## Page text

- Opening Delimiter -

PCoIP and USB Mic misbehaving with “Follow-Me” desktop

 

I’ve been working on “Follow-me” desktop solutions lately, especially VMware View. Working through different workflows and use cases, I ran into a pretty vexing peripheral issue. As it stands, the PCoIP protocol has an issue with how it handles bi-directional audio through a USB microphone.

One of the new features of recent PCoIP releases has been support for isochronous USB devices to be connected. This type of device has certain bandwidth guarantee associated, and is given privileged status essentially. Things like microphones! You have to have a great connection or your voice input comes out sounds all garbled and scratchy when put over the network (connecting your physical desktop to your virtual desktop). This actually works quite well and I have to give PCoIP props for how well it performs. A good guide to the basics of getting things rolling is found here.

However, one particular use case makes apparent a big problem right now with PCoIP and USB microphones, the “Follow-me” desktop. Normal behavior for USB redirection goes along the lines of….

- Closing Delimiter -

## Given data
- Opening Delimiter -

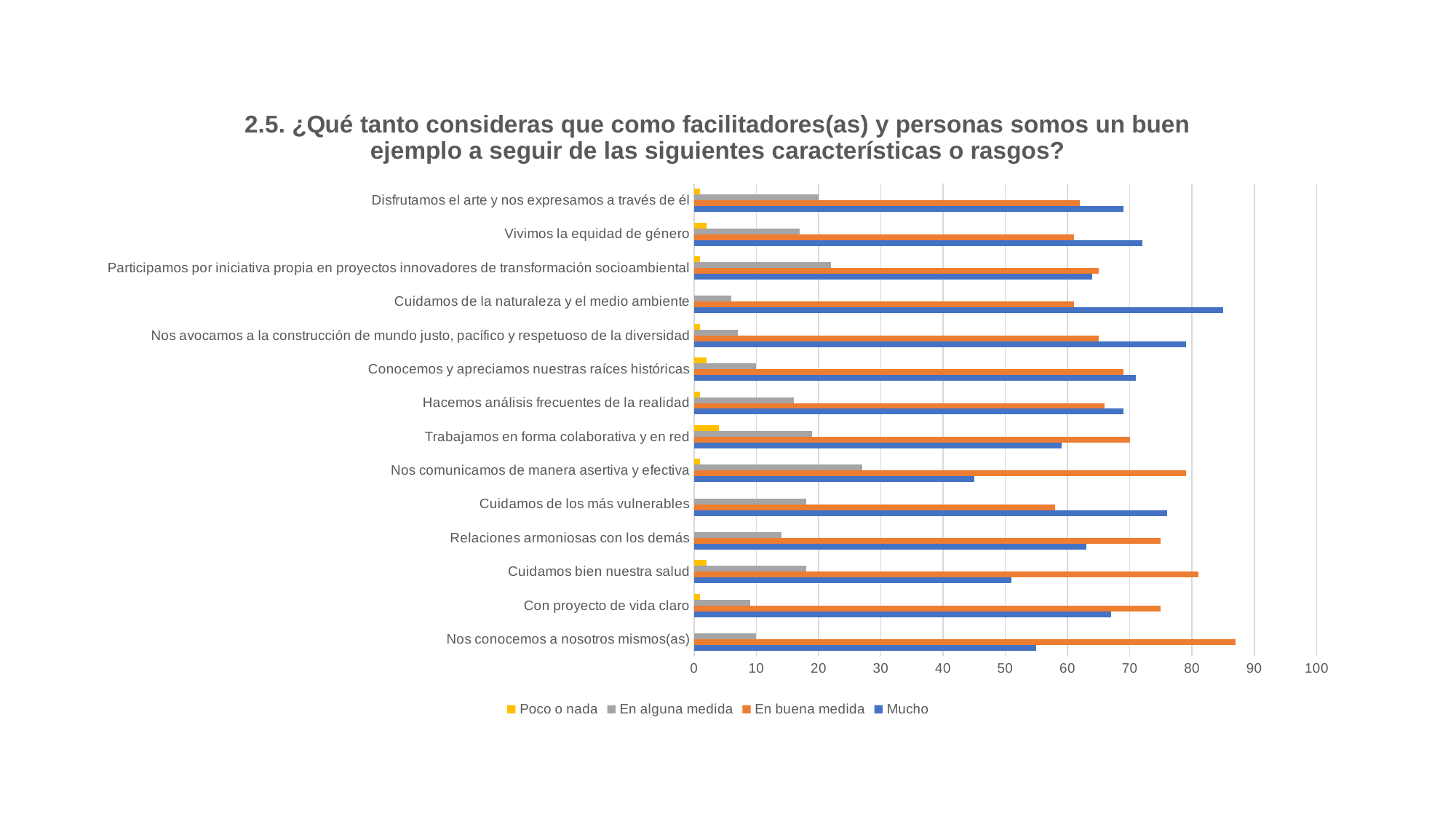
For 'Cuidamos bien nuestra salud', which is larger: the 'En buena medida' value or the 'Mucho' value? En buena medida Which category has the highest value for the 'En buena medida' series? Nos conocemos a nosotros mismos(as) Is the 'En buena medida' value for 'Nos conocemos a nosotros mismos(as)' greater or less than 80? greater How many series does the legend list? 4 Which category has the lowest value for the 'Mucho' series? Nos comunicamos de manera asertiva y efectiva Which category has the highest value for the 'Mucho' series? Cuidamos de la naturaleza y el medio ambiente Is the 'Mucho' value for 'Nos comunicamos de manera asertiva y efectiva' greater or less than 50? less Which series is shown in blue in the legend? Mucho What kind of chart is shown on the slide? bar chart How many categories are plotted on the chart? 14 For 'Vivimos la equidad de género', which is larger: the 'Mucho' value or the 'En buena medida' value? Mucho Is the 'Mucho' value for 'Cuidamos de la naturaleza y el medio ambiente' greater or less than 80? greater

- Closing Delimiter -

## Work instruction A
Pull out the stretch from "One of the new" through "the lines of…." in the post about PCoIP and USB microphones, copying it word for word.
## Work instruction B
Continue the post about PCoIP and USB microphones, starting right after its last sentence.

## Response A
One of the new features of recent PCoIP releases has been support for isochronous USB devices to be connected. This type of device has certain bandwidth guarantee associated, and is given privileged status essentially. Things like microphones! You have to have a great connection or your voice input comes out sounds all garbled and scratchy when put over the network (connecting your physical desktop to your virtual desktop). This actually works quite well and I have to give PCoIP props for how well it performs. A good guide to the basics of getting things rolling is found here.

However, one particular use case makes apparent a big problem right now with PCoIP and USB microphones, the “Follow-me” desktop. Normal behavior for USB redirection goes along the lines of….

## Response B
  1. Disconnect device from host
  2. Reconnect device to target virtual desktop

This is the Virtual USB hub included with the View client making this happen. When you disconnect your physical computer from your View desktop, the following step is supposed to happen

  1. Disconnect device from target virtual desktop
  2. Reconnect device to host

This is all because only one system can “own” a USB device at once. However the last step is not happening for USB microphones when connecting via PCoIP. The process works correctly for RDP connections oddly enough, however this will not work correctly with some commonly used apps for a USB mic, like Dragon Naturally Speaking.

What you will observe follows this pattern….

  1. First connection from a “fresh” host PC to a Virtual desktop ends with the microphone working.
  2. The user logs off of their View desktop
  3. Any user that then tries to logon from that desktop will be unable to connect to the microphone. You will see an error similar to “Cannot connect <device name> It may be in use by another application”.
  4. If you unplug the USB microphone and plug it back in to the physical PC, you will see the USB composite device in a disabled state in device manager.

There is a VMware KB regarding this issue here that describes in great detail what error messages you might see, and describes their current official workaround.

kb.vmware.com/kb/102687

The core of the solution, if you can call it that right now, is to remove the disabled USB Composite device corresponding to your mic, from the device manager, while it is plugged in and after it has “failed” and will no longer connect to View desktops. This does reset the device so that it can successfully work with another virtual desktop again, but far too detailed for an average user to do on a near constant basis.

If you want to script this to take a lot of the pain out, Microsoft actually has a nifty command line utility that lets you manipulate the device manager. DevCon is the name, and it can be a lot of fun….but can have….ahh…unfortunate side effects if you aren’t careful.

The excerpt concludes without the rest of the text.